Exercise description
Give the number of lines in the following entries that contain the word "synchronized", with nothing added.

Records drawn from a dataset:
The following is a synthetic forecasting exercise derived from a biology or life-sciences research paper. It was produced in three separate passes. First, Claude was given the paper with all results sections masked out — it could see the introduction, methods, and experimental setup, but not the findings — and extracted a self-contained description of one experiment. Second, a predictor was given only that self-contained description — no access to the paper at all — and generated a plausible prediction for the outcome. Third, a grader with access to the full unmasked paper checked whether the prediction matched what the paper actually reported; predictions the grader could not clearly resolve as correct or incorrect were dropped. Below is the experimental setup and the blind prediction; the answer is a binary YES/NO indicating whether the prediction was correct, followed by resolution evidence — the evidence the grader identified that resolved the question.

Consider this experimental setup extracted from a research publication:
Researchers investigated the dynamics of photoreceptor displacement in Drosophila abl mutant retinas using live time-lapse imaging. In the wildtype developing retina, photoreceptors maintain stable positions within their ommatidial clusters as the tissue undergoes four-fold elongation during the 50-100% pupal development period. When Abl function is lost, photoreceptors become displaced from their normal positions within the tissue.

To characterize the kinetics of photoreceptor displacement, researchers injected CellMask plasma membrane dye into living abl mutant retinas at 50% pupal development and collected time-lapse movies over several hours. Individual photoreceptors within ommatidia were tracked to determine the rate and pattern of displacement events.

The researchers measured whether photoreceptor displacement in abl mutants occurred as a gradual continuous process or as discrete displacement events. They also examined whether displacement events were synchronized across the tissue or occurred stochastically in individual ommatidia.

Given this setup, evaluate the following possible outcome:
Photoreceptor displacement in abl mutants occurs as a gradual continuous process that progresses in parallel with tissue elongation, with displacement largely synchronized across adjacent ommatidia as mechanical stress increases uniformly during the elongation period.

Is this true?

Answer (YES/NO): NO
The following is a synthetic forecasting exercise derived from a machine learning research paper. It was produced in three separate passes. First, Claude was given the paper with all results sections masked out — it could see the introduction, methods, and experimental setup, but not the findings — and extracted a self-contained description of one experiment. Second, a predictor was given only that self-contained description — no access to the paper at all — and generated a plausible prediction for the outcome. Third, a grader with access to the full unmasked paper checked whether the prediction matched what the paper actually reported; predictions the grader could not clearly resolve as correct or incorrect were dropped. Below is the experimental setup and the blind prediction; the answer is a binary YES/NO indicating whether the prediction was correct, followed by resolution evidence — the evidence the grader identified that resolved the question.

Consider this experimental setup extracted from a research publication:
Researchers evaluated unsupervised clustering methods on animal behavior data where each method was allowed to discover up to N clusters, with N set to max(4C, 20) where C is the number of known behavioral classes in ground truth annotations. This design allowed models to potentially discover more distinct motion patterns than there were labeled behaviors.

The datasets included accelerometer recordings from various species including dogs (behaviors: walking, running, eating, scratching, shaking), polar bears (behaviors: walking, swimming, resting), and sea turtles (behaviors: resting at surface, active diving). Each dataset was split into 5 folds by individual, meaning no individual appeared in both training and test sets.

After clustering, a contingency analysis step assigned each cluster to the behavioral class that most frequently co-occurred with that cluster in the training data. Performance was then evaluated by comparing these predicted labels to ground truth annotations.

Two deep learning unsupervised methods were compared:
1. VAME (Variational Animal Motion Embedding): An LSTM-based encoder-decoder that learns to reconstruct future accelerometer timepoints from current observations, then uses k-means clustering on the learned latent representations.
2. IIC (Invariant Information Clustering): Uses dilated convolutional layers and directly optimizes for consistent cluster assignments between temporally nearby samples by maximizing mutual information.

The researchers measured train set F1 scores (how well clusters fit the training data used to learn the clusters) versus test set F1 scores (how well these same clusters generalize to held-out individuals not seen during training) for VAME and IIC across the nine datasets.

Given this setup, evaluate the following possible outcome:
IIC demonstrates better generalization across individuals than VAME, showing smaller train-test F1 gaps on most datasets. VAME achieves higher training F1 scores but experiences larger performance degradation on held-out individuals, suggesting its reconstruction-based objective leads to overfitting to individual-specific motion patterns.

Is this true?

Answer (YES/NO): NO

* * *

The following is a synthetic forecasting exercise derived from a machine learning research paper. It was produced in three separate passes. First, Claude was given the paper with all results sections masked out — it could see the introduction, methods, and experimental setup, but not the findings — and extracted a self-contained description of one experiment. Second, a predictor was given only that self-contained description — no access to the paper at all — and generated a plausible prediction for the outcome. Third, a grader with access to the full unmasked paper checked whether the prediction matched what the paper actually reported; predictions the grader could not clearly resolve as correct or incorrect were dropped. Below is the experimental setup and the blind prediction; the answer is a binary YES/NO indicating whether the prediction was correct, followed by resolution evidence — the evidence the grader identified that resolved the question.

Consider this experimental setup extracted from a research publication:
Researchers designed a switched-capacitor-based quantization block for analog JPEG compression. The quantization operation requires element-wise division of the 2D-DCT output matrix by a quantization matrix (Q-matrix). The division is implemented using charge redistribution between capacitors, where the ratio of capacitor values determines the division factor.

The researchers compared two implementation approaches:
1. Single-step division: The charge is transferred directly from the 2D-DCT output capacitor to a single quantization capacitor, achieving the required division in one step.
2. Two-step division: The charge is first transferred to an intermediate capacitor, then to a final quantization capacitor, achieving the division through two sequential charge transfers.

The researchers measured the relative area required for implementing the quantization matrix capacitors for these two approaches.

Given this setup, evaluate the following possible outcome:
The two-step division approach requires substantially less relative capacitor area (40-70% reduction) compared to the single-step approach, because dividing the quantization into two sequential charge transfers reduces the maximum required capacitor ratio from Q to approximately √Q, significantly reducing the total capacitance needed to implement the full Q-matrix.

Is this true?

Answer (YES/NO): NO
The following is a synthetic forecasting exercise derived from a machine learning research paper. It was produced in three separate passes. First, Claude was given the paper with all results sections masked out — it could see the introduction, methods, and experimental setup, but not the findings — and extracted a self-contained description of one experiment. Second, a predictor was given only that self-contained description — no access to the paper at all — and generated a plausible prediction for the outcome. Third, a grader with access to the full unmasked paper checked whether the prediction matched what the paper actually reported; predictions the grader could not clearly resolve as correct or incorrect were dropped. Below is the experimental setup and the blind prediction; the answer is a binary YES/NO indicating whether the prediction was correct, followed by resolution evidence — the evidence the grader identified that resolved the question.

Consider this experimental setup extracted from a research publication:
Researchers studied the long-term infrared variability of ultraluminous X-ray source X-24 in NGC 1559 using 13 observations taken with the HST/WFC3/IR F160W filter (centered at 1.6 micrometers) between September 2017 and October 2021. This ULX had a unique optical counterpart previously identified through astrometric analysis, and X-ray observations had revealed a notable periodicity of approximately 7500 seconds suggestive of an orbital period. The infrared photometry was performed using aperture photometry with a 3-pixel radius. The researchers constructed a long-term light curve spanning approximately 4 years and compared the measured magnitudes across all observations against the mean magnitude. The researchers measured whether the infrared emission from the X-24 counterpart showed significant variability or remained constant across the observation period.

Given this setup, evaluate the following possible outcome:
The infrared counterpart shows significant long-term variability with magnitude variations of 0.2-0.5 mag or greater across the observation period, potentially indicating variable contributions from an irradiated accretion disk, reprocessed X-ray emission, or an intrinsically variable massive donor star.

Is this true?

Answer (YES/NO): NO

--

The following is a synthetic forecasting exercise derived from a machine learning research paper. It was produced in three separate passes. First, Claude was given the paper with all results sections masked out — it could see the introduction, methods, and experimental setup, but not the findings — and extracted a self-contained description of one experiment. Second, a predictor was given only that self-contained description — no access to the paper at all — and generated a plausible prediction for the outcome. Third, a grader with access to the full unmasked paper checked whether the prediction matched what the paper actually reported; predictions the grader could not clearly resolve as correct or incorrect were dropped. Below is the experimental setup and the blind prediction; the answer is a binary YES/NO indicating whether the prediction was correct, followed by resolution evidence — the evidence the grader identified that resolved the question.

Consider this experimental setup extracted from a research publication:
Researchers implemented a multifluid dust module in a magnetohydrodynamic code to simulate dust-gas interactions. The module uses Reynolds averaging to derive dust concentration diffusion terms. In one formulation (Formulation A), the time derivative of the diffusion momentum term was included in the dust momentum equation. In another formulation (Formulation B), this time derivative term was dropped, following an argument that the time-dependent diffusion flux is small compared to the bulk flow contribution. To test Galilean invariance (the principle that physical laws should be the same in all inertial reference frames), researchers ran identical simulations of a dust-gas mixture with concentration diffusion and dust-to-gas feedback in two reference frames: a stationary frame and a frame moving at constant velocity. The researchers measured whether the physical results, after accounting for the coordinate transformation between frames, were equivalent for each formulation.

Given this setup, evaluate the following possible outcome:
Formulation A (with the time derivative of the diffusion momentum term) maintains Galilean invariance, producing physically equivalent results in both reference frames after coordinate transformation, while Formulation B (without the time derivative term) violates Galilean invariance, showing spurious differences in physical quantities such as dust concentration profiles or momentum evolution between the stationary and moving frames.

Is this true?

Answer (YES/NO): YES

Result of this task
2